Short problem →
Quote the records below word for word, keeping every line in its original order.

Spatial question entries:
··········
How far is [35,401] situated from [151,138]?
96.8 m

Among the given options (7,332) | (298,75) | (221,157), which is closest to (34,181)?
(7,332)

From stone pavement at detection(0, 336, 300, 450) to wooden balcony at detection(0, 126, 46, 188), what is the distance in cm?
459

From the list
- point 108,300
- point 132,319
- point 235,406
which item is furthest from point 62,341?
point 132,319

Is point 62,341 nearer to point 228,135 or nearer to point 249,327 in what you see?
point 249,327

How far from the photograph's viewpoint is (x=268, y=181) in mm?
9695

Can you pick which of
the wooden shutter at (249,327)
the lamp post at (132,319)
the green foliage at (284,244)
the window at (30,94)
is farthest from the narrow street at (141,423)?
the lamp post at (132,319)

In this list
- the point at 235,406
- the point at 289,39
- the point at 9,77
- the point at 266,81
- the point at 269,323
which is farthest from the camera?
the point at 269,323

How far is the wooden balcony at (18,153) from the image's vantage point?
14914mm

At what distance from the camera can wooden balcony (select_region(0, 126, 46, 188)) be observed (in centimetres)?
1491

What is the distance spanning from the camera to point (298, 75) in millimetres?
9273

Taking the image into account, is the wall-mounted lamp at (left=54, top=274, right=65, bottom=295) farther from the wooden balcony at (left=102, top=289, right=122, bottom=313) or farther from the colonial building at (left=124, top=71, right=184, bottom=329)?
··········
Complete response →
How far is [35,401] situated from [151,138]?
96.8 m

Among the given options (7,332) | (298,75) | (221,157), which is closest to (34,181)?
(7,332)

From stone pavement at detection(0, 336, 300, 450) to wooden balcony at detection(0, 126, 46, 188), what is the distance in cm?
459

From the list
- point 108,300
- point 132,319
- point 235,406
which item is furthest from point 62,341?
point 132,319

Is point 62,341 nearer to point 228,135 or nearer to point 249,327 in what you see?
point 249,327

How far from the photograph's viewpoint is (x=268, y=181) in mm?
9695

Can you pick which of
the wooden shutter at (249,327)
the lamp post at (132,319)
the green foliage at (284,244)
the window at (30,94)
is farthest from the narrow street at (141,423)?
the lamp post at (132,319)

In this list
- the point at 235,406
- the point at 289,39
- the point at 9,77
- the point at 266,81
- the point at 269,323
which is farthest from the camera?
the point at 269,323

How far is the wooden balcony at (18,153) from the image's vantage point?
14914mm

At what distance from the camera can wooden balcony (select_region(0, 126, 46, 188)) be observed (in centimetres)?
1491

What is the distance spanning from the camera to point (298, 75) in millimetres?
9273

Taking the image into account, is the wall-mounted lamp at (left=54, top=274, right=65, bottom=295) farther from the wooden balcony at (left=102, top=289, right=122, bottom=313) or farther from the colonial building at (left=124, top=71, right=184, bottom=329)?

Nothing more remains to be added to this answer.